• Records for this exercise:
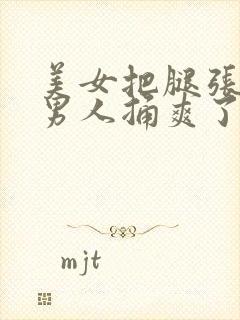 美女把腿张开让男人捅爽了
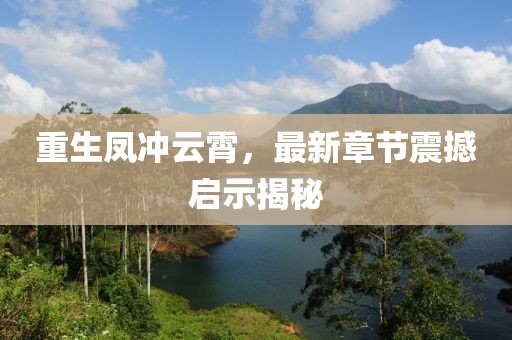重生鳳沖云霄，最新章節(jié)震撼啟示揭秘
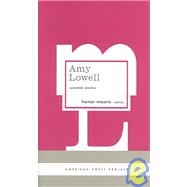 App Amy Lowell Selected Poems : Selected Poems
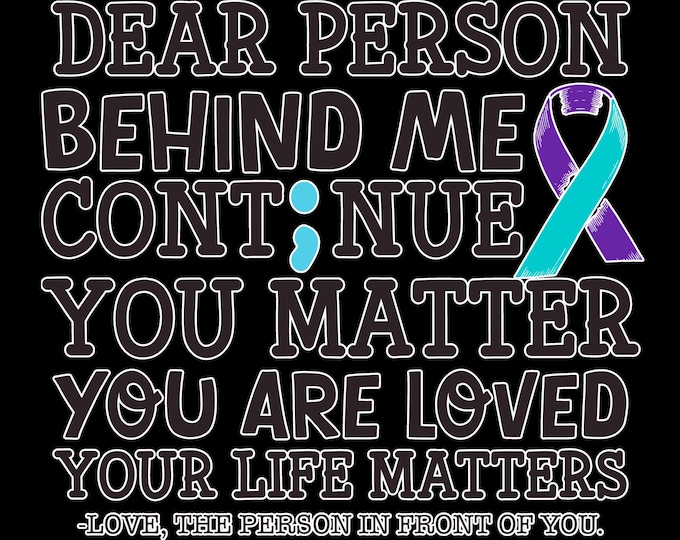 Dear Person Mental Health/Suicide Awareness T-Shirt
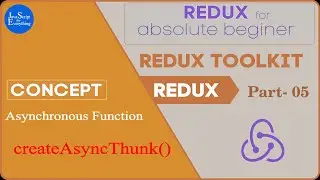 Redux Tutorial | 05   Handle asynchronous task by createAsyncThunk middleware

• Your goal: Extract the text line from each of the items above and copy it character for character. Do not include the pictures in your answer.

• Solved exercise:
 美女把腿张开让男人捅爽了
重生鳳沖云霄，最新章節(jié)震撼啟示揭秘
 App Amy Lowell Selected Poems : Selected Poems
 Dear Person Mental Health/Suicide Awareness T-Shirt
 Redux Tutorial | 05   Handle asynchronous task by createAsyncThunk middleware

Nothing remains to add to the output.